School of Technology and Computer Science Seminars

Information Theory in the Crowd

by Dr. Vinod Prabhakaran (University of Illinois at Urbana-Champaign, USA)

Tuesday, April 20, 2010 from to (Asia/Kolkata)
at Colaba Campus ( A-212 )
Description
In a short span in the 1940's Claude Shannon established the fields of information theory and modern cryptography which lie at the foundation of the digital era. While the founder's legacy continues to influence both fields, the central challenges facing them today are very different from the days of their origin. I will present recent work on both the fields.

The point-to-point communication problem Shannon introduced in his seminal paper founding the field of information theory is now thoroughly understood and it has had a tremendous impact on the design of communication systems. This has provided the theoretical underpinnings for the wireless communication revolution of the past two decades. What fundamentally limits the performance of all wireless communication networks today is interference -- a necessarily network phenomenon. I will discuss a modern view of interference: one which turns the root cause of interference, namely the broadcast nature of wireless transmissions, into an ally by exploiting the potential for cooperation between nodes. I will present information theoretically efficient communication schemes for canonical models of wireless networks that cover a range of issues in wireless networks.

In laying the foundations of modern cryptography, Shannon considered the problem of secure communication where two parties want to communicate while excluding a third-party eavesdropper. But more sophisticated problems in cryptography today involve protecting the privacy of collaborators from each other, rather than from an external eavesdropper, e.g., hospitals want to pool their patient databases and perform data-mining without breaching privacy laws which restrict them from sharing sensitive information. Secure multiparty computation is a theoretical framework for studying such problems.

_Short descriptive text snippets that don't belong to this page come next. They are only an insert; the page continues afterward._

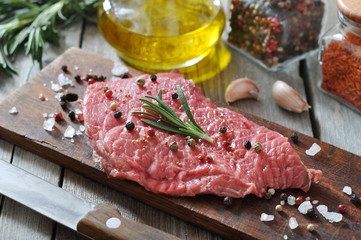 Raw beef steak
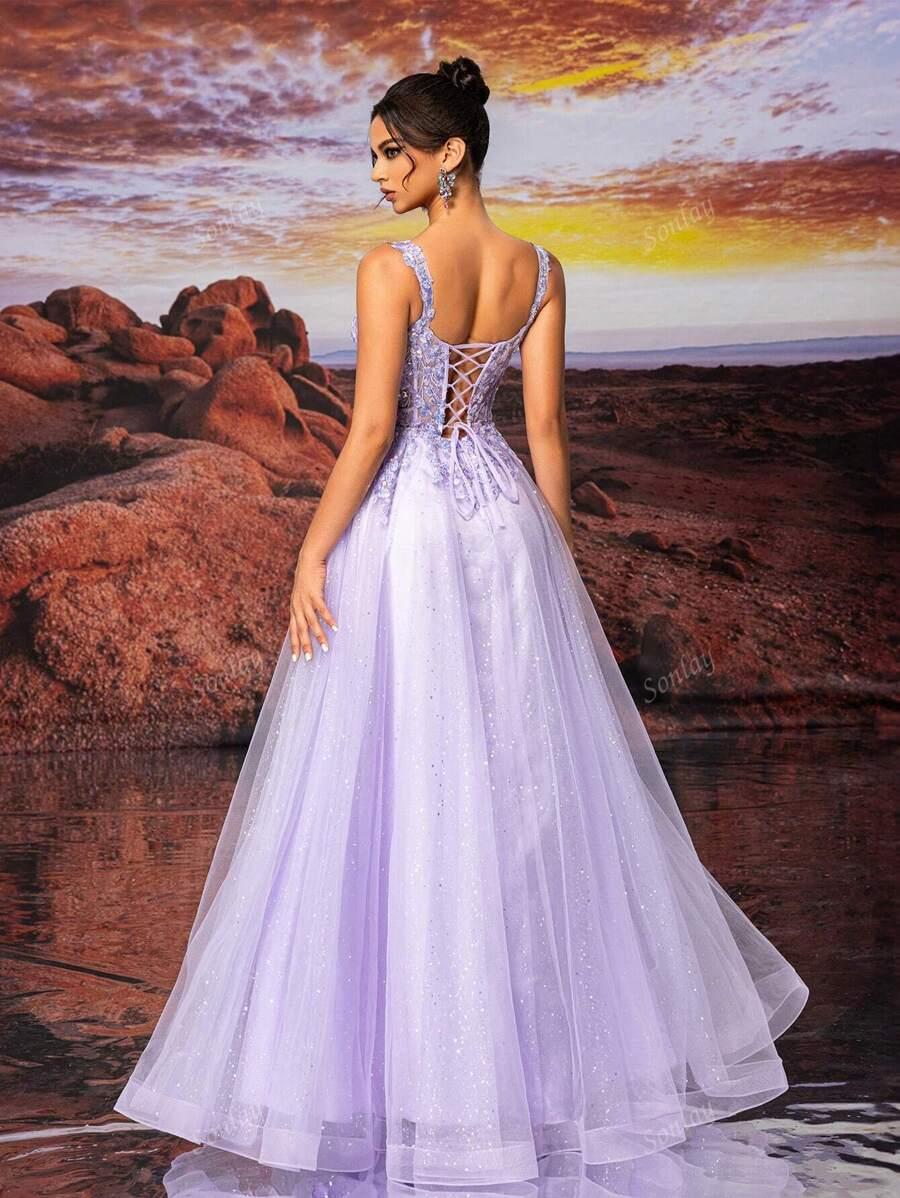 SHEIN FIOLETOWA MAXI SUKIENKA ZDOBIENIE S06__M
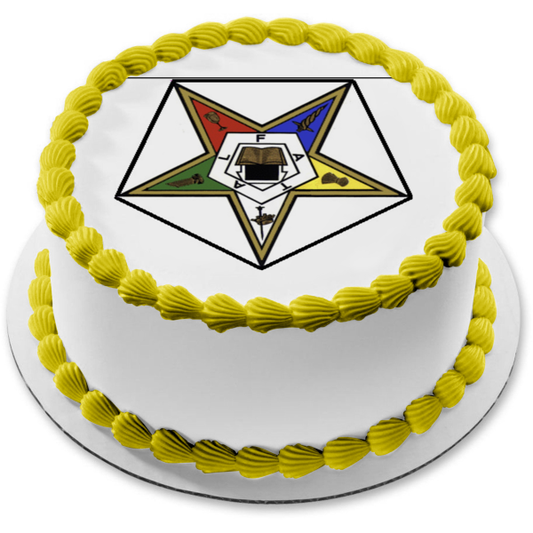Order of the Eastern Star Symbol Masonic Appendant Body Edible Cake Topper Image ABPID11246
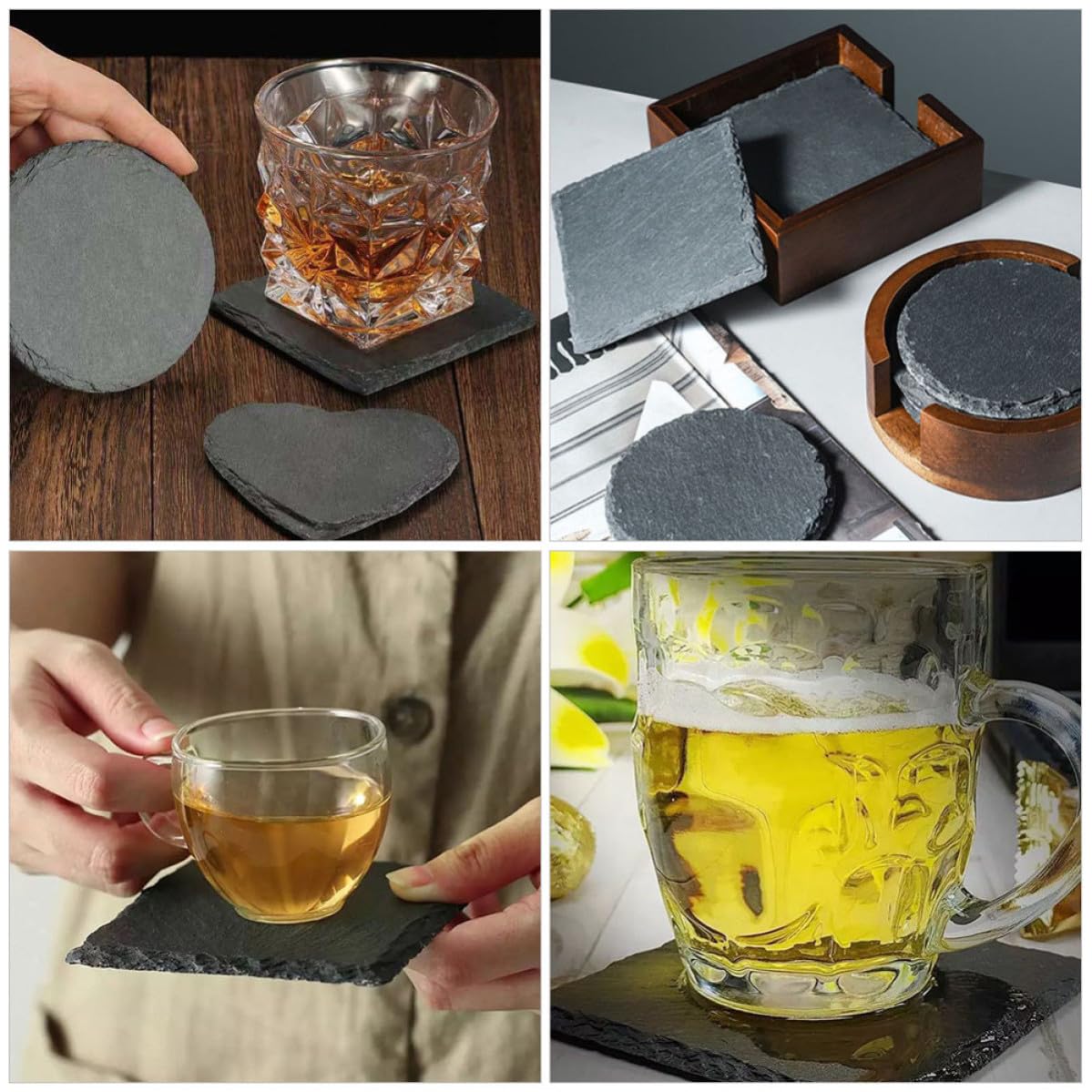 12pcs Natural Stone Coasters with Non Slip Bottom W679653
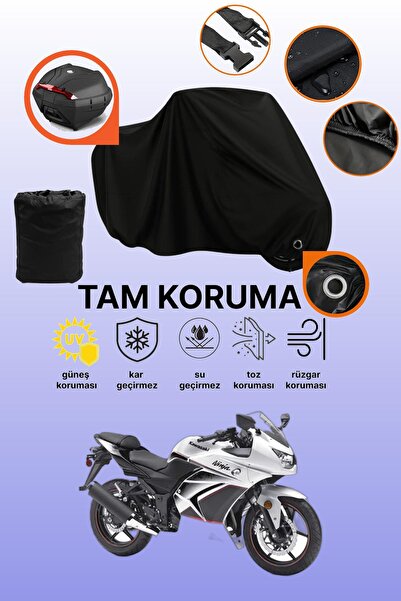 dokaca حقيبة خلفية سوداء متوافقة مع دراجة نارية كاواساكي نينجا 250R، غطاء واقي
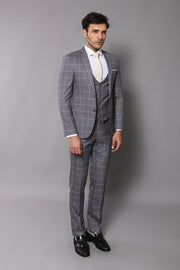 Vested Grey Plaid Suit | Wessi 3-piece-suit, 34, 40, 42, Modern Fit, Notch, Slim Fit, Slim Fit Suit, Suit SuitSlim Fit Suit - wessi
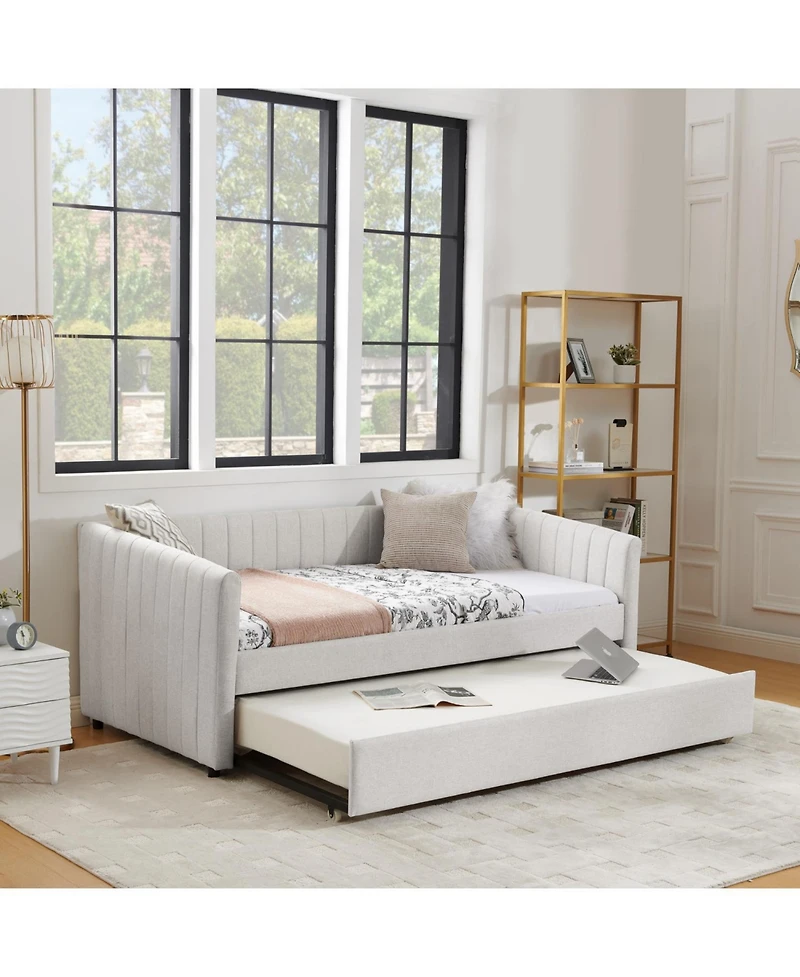 Streamdale Furniture Twin Daybed with Trundle Linen Daybed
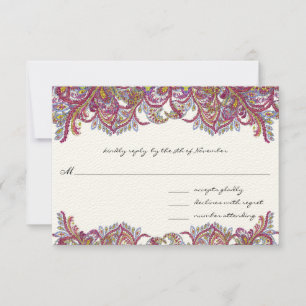Vintage Paisley Raspberry Feathers RSVP Card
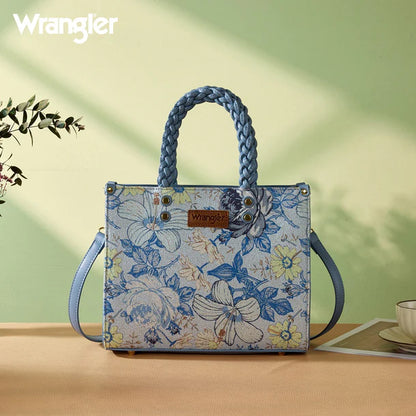 Wrangler Floral Print Braided Tote Bag - WG438-8120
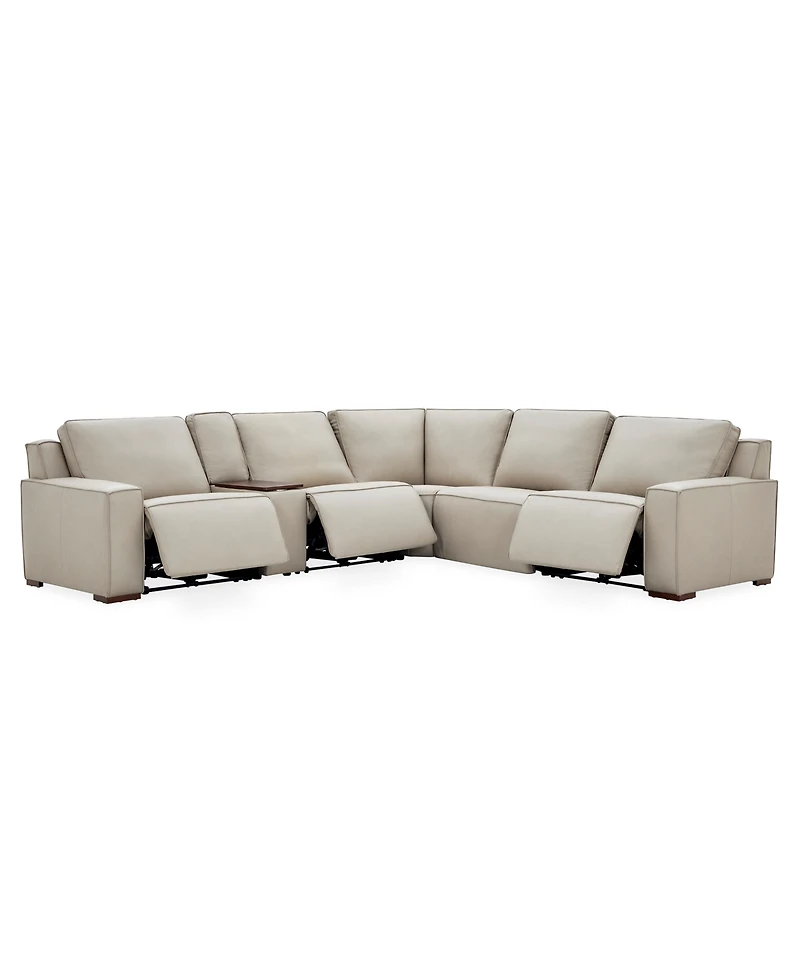 Aspen 3 Pm 6-Piece Leather L Sectional Sofa Set (Laf Recliner, Raf Console, Corner, Armless Chair), Macy's Exclusive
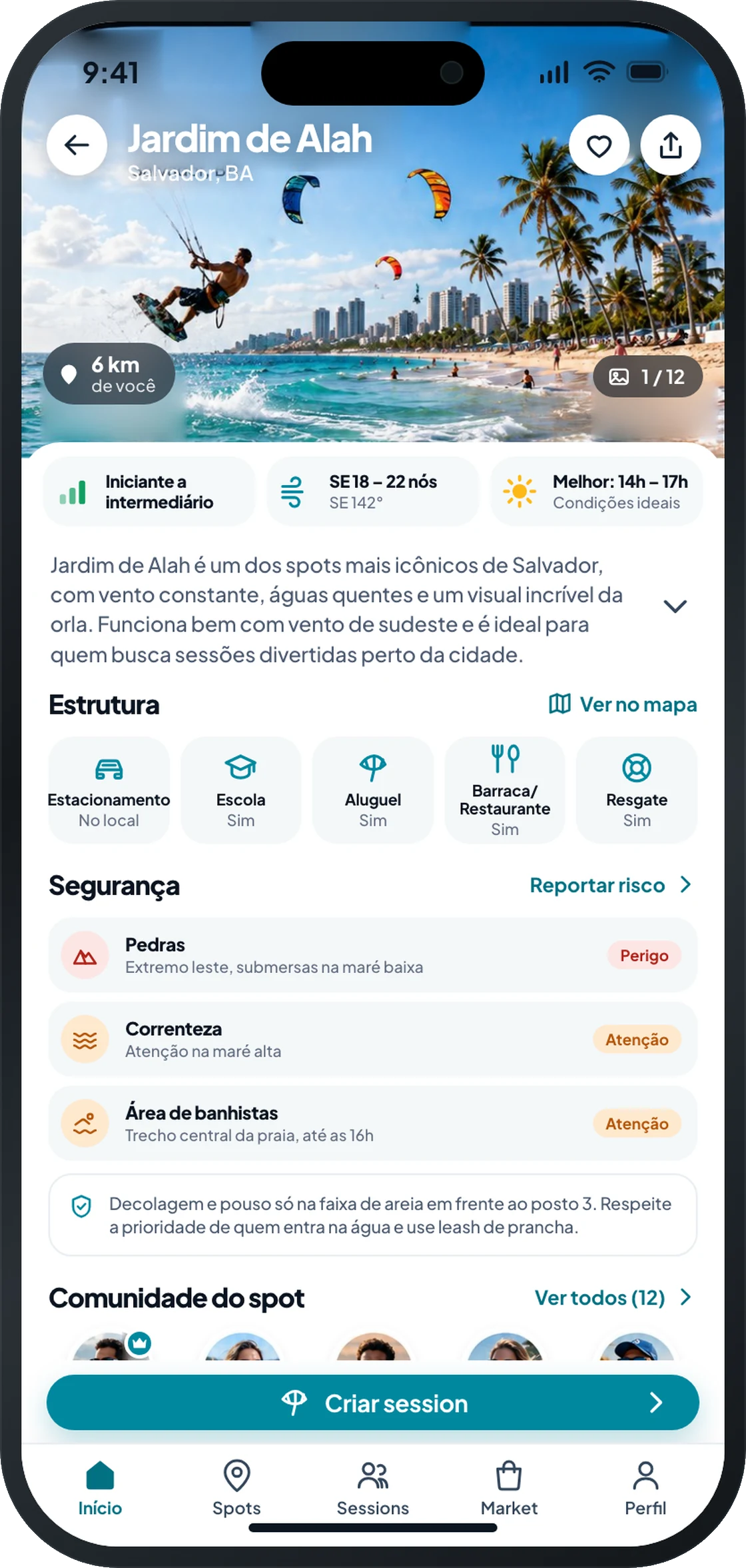 Tela de um spot no app, com condição, estrutura e riscos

I will present the best available upperbound on the efficiency of an important class of problems called secure two-party sampling. The bound is based on a key tool we developed by generalizing the concept of common information in information theory.

Bio: Vinod Prabhakaran received his Ph.D. in December of 2007 from the EECS Department, University of California, Berkeley. Since then he has been a postdoctoral researcher at Coordinated Science Laboratory, University of Illinois, Urbana-Champaign. His research interests are in information theory, wireless communication, cryptography,
distributed signal processing and communication. He has received a Commendation of the Senate of the Indian Institute of Science, Bangalore, the Tong Leong Lim Pre-Doctoral Prize and the Demetri Angelakos Memorial Achievement Award from the EECS Department, University of California, Berkeley.